#### Source material

Content starts

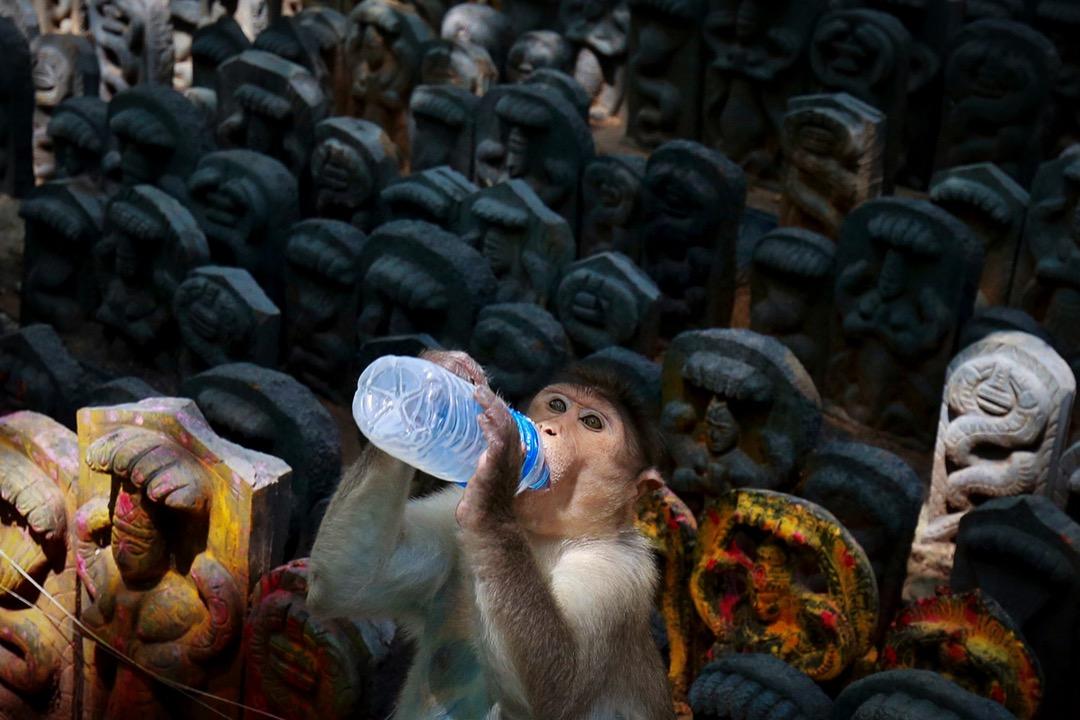 2017年7月27日,在印度班加羅爾,一隻獼猴坐在象徵蛇神的神像上,喝著印度教徒供奉的飲料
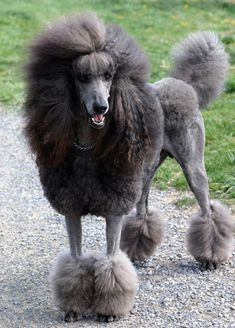 Beautiful poodle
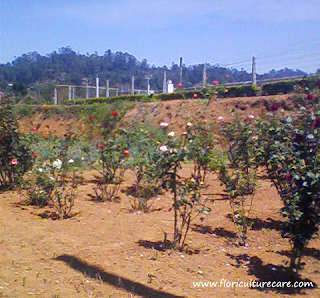 rose trees on field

Content ends

#### What to produce
Produce the material above again in full, with identical lines and no pictures.

#### Reply
 2017年7月27日,在印度班加羅爾,一隻獼猴坐在象徵蛇神的神像上,喝著印度教徒供奉的飲料
 Beautiful poodle
 rose trees on field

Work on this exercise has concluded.